The new experimental solar cell converts 0.1 per cent of incoming sunlight’s energy to electricity. This is still short of the 1.0 per cent conversion rate it needs to be practical but 10,000 times more than any previous cell of this sort. – Photo by Salim Shaikh

Remote communities could eventually make their own solar cells using waste vegetation, thanks to a design developed by researchers in Switzerland and the United States.

The technology is inspired by photosynthesis. In plant cells, sunlight separates electrical charges with almost 100 per cent efficiency.

Electrical charges must also be separated to create currents in solar cells. For the past decade, researchers have attempted to make solar cells by extracting some of the molecules responsible for photosynthesis — known as photosystem-I (PS-I) — from plants to produce an electric current when exposed to light.

Earlier devices failed to generate much electricity. But a team led by Andreas Mershin at Massachusetts Institute of Technology, United States, now claims to have found a solution so simple it can be replicated in any lab.

They have found a way of exposing more of the cell to the sun by creating a three-dimensional miniature ‘forest’ of zinc oxide nanowires and titanium dioxide sponges on a layer of glass, coated with PS-I, that absorbs any sunlight filtering down onto the surface from above and turns it into electricity. Previous versions of the cell, by other researchers, were flat.

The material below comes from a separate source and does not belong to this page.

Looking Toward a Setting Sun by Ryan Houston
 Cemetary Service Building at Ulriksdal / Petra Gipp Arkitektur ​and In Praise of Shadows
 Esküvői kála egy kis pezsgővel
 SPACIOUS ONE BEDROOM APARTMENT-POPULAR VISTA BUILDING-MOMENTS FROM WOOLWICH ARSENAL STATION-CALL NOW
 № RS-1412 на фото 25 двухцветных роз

The new experimental solar cell converts 0.1 per cent of incoming sunlight’s energy to electricity. This is still short of the 1.0 per cent conversion rate it needs to be practical — but 10,000 times more than any previous cell of this sort.

Mershin hopes that, in a few years, rural communities would be able to mix waste vegetation — even grass clippings — into a bag containing the zinc and titanium, and paint the mixture onto their roofs to start generating electricity.

“All the major discoveries have now been made,” he told SciDev.Net.

“We hope that other groups around the world can now replicate what we’ve done and optimise the techniques — and that is why we have published our findings in an open-access journal.”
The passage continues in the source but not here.